◆ **TEXTO EXTRAÍDO**

▬▬▬

Procura de cruzeiros cresce em Portugal e gera impacto de 940 milhões de euros
O setor dos cruzeiros em Portugal registou um crescimento de 7,3% em 2025, com cerca de 80 mil portugueses a optarem por este tipo de férias, segundo dados divulgados pela CLIA - Cruise Lines International Association. A tendência acompanha a evolução positiva do mercado europeu, onde a procura continua a aumentar, impulsionada pela fidelização dos passageiros e pela entrada de novos consumidores.
De acordo com a associação, cerca de 90% dos passageiros manifestam intenção de repetir a experiência, enquanto aproximadamente 60% regressam a destinos previamente visitados em cruzeiro, prolongando o impacto do turismo para além da viagem inicial.
Na Europa, o número de passageiros aproxima-se dos 9 milhões, sendo o Mediterrâneo o principal destino, concentrando cerca de 45% da procura. Entre os portugueses, esta região lidera igualmente as preferências, seguida das Caraíbas, Bahamas e Bermudas. O perfil do passageiro nacional aponta para uma idade média de 48 anos e viagens com duração média de oito dias.
O impacto económico do turismo de cruzeiros em Portugal atingiu os 940 milhões de euros, contribuindo com 410 milhões de euros para o PIB e gerando cerca de 9.800 postos de trabalho. As compras realizadas pelas companhias de cruzeiros em território nacional representaram 174 milhões de euros, correspondendo a 42% da contribuição total para o PIB do setor. Já os gastos de passageiros e tripulações em terra ascenderam a 150 milhões de euros, beneficiando diretamente os negócios locais.
A nível europeu, o setor continua a demonstrar relevância económica, tendo contribuído com 64,1 mil milhões de euros para a economia e suportado cerca de 445 mil empregos. Deste total, 28 mil milhões de euros correspondem a contribuição direta para o PIB.
Segundo Nikos Mertzanidis, os cruzeiros assumem um papel relevante na ligação entre destinos e viajantes, destacando que os itinerários são planeados com antecedência e em articulação com portos e comunidades locais, permitindo uma gestão mais previsível dos fluxos turísticos.
Os dados indicam ainda que 64% das viagens incluem pernoitas em cidades portuárias e que 70% dos passageiros participam em excursões em terra, refletindo uma procura crescente por experiências mais imersivas. Esta tendência é acompanhada por uma evolução da oferta, com maior foco em itinerários personalizados, contacto com a cultura local e permanência prolongada nos destinos.

▬▬▬

◆ **TAREFAS E EXERCÍCIOS**
- a) Enumere todos os destinos de cruzeiro preferidos pelos portugueses que a notícia sobre cruzeiros menciona.
- b) Segundo a notícia sobre cruzeiros, qual é a idade média do passageiro português?
- c) Reproduza, na notícia sobre cruzeiros, o trecho que vai de "Na Europa, o" até "de oito dias.".

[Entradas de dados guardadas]
▬▬▬

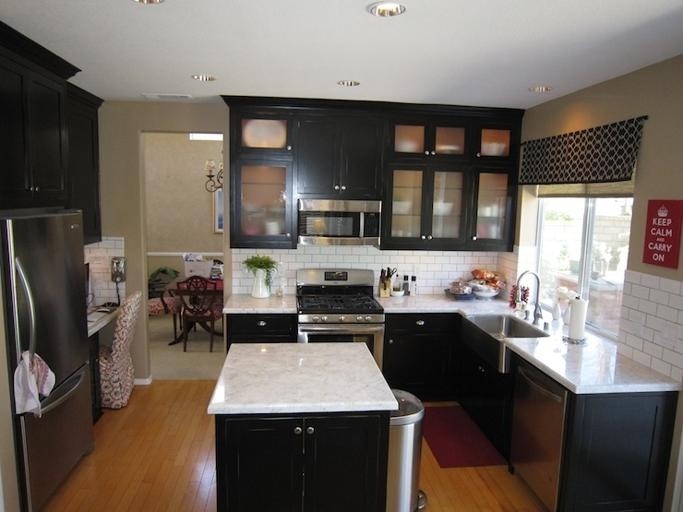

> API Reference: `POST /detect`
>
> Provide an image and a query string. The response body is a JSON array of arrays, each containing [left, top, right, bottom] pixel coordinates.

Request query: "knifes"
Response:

▬▬▬

◆ **RESPOSTAS POR TAREFA**
- a) Mediterrâneo, Caraíbas, Bahamas e Bermudas.

- b) 48 anos.

- c)
Na Europa, o número de passageiros aproxima-se dos 9 milhões, sendo o Mediterrâneo o principal destino, concentrando cerca de 45% da procura. Entre os portugueses, esta região lidera igualmente as preferências, seguida das Caraíbas, Bahamas e Bermudas. O perfil do passageiro nacional aponta para uma idade média de 48 anos e viagens com duração média de oito dias.